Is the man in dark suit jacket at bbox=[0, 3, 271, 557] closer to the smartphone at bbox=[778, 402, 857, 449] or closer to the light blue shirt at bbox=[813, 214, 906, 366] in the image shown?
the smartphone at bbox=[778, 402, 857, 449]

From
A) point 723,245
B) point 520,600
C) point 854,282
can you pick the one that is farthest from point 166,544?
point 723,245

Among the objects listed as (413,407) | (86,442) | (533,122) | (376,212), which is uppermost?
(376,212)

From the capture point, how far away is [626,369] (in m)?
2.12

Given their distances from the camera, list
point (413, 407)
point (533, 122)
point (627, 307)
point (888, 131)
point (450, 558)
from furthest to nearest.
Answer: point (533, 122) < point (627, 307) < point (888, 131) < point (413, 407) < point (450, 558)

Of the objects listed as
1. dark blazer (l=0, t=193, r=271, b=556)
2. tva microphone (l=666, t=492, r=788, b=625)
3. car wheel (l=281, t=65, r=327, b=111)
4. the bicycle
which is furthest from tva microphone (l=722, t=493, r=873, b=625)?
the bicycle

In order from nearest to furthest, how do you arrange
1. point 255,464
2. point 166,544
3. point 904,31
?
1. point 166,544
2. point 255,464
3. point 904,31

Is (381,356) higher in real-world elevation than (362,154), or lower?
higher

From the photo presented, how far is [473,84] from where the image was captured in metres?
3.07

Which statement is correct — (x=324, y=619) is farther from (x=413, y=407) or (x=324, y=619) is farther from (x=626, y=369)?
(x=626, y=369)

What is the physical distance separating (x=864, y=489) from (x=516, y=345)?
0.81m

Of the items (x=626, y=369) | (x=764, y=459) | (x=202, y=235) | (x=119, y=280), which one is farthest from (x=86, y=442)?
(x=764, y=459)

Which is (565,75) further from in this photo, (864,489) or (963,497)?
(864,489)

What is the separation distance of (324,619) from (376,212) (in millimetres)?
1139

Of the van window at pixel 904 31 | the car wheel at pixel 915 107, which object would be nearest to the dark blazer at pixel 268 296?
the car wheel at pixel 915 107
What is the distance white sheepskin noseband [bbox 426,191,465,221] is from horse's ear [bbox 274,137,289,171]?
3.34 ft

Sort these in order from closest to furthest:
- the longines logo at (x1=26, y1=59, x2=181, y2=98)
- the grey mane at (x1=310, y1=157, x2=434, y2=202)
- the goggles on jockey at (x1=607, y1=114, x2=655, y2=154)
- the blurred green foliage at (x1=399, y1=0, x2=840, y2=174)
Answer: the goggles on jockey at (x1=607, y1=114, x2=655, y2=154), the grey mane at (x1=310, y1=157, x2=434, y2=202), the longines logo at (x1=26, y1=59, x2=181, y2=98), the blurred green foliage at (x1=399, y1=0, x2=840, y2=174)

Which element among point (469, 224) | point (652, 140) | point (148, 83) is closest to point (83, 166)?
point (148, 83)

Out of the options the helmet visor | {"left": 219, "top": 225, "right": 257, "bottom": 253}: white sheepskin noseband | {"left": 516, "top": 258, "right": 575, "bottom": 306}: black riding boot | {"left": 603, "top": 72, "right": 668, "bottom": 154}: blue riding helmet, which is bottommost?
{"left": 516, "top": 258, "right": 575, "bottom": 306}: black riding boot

* [Exercise task] Reproduce verbatim the rows from the line containing "Which statement is" through the last line of the rows, including both.

* [Answer to the task]
Which statement is correct — (x=324, y=619) is farther from (x=413, y=407) or (x=324, y=619) is farther from (x=626, y=369)?
(x=626, y=369)

What is the physical distance separating (x=864, y=489) from (x=516, y=345)?
0.81m

Of the items (x=626, y=369) | (x=764, y=459) | (x=202, y=235) | (x=119, y=280), which one is farthest from (x=86, y=442)?
(x=764, y=459)

Which is (565,75) further from in this photo, (864,489) or (963,497)?
(864,489)

What is the separation distance of (324,619) from (376,212) (in millimetres)?
1139

Of the van window at pixel 904 31 | the car wheel at pixel 915 107, which object would be nearest to the dark blazer at pixel 268 296?
the car wheel at pixel 915 107
What is the distance white sheepskin noseband [bbox 426,191,465,221] is from horse's ear [bbox 274,137,289,171]?
3.34 ft

Sort these in order from closest to furthest:
- the longines logo at (x1=26, y1=59, x2=181, y2=98)
- the grey mane at (x1=310, y1=157, x2=434, y2=202)
- the goggles on jockey at (x1=607, y1=114, x2=655, y2=154)
- the blurred green foliage at (x1=399, y1=0, x2=840, y2=174)
Answer: the goggles on jockey at (x1=607, y1=114, x2=655, y2=154), the grey mane at (x1=310, y1=157, x2=434, y2=202), the longines logo at (x1=26, y1=59, x2=181, y2=98), the blurred green foliage at (x1=399, y1=0, x2=840, y2=174)

Which element among point (469, 224) | point (652, 140) | point (148, 83) is closest to point (83, 166)?
point (148, 83)

Out of the options the helmet visor | {"left": 219, "top": 225, "right": 257, "bottom": 253}: white sheepskin noseband | {"left": 516, "top": 258, "right": 575, "bottom": 306}: black riding boot | {"left": 603, "top": 72, "right": 668, "bottom": 154}: blue riding helmet, which is bottommost?
{"left": 516, "top": 258, "right": 575, "bottom": 306}: black riding boot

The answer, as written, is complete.